Today was the annual NHMGS day at the Museum of Flight. Today’s event was a little different in several ways. First it was hobby day at the Museum and we shared space with the are RC Modelling and IPMS groups. I didn’t make it around to the RC guys, but I did get photos of some of the fine modelling examples on display.
I’m not sure I was thrilled with the outcome. I proposed sharing, but our half of the sharing was certainly the lame half. The IPMS guys got all the tables around the SR-71, which we’ve held as our space for the past decade or so. We were kind of out of the way, which I wasn’t wild about. Not much walk through came our way.

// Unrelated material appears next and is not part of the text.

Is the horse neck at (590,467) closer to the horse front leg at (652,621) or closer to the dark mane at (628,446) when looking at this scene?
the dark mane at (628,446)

Unfortunately, I also suffered a domestic crisis when the morning session was over, and I had to dash home to solve it. Lorri and I were car shopping yesterday, and when the dealership borrowed her keys to do a walk through of our Crosstrek, they neglected to return her keys. It was critical, with Thanksgiving at Maison de Smyth on Thursday that she get out for errands, so I had to connect the missing keys with my desperate wife.

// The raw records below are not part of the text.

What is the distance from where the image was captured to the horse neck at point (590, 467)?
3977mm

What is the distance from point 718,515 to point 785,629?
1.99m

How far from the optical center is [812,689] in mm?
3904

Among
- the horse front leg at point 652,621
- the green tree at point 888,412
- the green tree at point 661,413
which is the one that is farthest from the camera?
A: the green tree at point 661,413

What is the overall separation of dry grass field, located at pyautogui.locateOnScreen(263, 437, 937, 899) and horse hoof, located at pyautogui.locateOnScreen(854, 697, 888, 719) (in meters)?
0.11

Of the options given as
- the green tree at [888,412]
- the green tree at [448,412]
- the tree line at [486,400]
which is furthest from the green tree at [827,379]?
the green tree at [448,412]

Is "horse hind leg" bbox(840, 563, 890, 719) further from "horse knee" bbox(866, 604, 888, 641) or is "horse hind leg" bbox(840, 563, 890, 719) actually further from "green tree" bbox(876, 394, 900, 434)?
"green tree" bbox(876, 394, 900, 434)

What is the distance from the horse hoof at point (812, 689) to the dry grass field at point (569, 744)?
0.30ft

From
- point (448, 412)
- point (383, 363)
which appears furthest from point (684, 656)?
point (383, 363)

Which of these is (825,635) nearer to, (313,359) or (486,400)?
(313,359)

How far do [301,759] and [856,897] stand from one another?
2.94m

Dave and I re-ran our President’s Day game with seven anxious players. The cannon-armed Hurricane IIc’s were flown by Gary, Tom and Bill. The German escorts, Me-110’s were fun by Scott and David. The Italian Cicogna bombers were run by Al, Arthur and myself.
We actually had a pre-game conference. I persuaded my colleagues to fly up the left side of the map to attack the strategic floating dry dock. They would get the fighter escorts. I would fly up the right side, hoping to draw off at least some of the interceptors. Well, at least it was a plan.
Things didn’t turn out quite as I envisioned, as all six of the Hurricanes were on my buddies like nobody’s business. But cannon-armed or not, the head on pass is just not a high percentage action. Even so the Hurricanes and Me110’s took it leading to some quick damage. One of Gary’s caught fire-never a good thing in a mostly wood and fabric airplane. Even as the opening moves moved on, with fighters blasting away at each other, the bombers lumbered on rather effortlessly toward their target.
In the next few turns things got wild. A few of the British fighters tried some special maneuvers that left them far in excess of their max speeds, leaving them open to damage. Unfortunately one Hurricane had its wings torn off and things began to look questionable. Another Hurricane took a batch of light machine gun fire from a bomber group suffering engine damage and oil spray on the windscreen. The defenders were rolling slovenly dice and suffering considerable damage.
Meanwhile, Smyth’s trio of BR 20’s were strolling toward their objectives. The chianti was shared around and there was commentary on the pretty, but ineffective flak bursts, but I was unhindered in the empty skies over Valletta.
On the left side of the board, the skies were a little more crowded. With the six bombers, several with a little damage, approached their target, Bill’s lone Hurricane caught up to the attackers. Two of Arthur’s planes were forced to jettison their bombs. But Al’s planes led the way to the drydock. Each plane rolled two dice for bomb hits. They needed four hits to inflict minor damage to the structure. Unfortunate they only got two. Boo. Hiss!! Even so lots of Hurricane damage as a trade for a little scare on the dry dock.
My three bombers choogled quietly over their target and dropped their loads. I also needed four hits to inflict minor damage on the supply dump that was their target. I got three, so close but no cigar.
Ours was not the only game at the Museum. Damond Crump ran a very cool looking game of Thuds Over Hanoi using the AirWar C21 rules. I was especially impressed with Damond’s jungle canopy. With Vietnam on my radar, I definitely took note of the canopy on legs effect.
Tom Condon hosted a Wings of War game. It always attracts drop-in players including some of the Museum visitors.
Jeroen Koopman hosted an really interesting looking micro-armor game that featured a Soviet air drop. Looks pretty impressive to me.
I’m hoping the rest of the day went as well as the morning seemed to. I had a good time, and can’t wait for next year.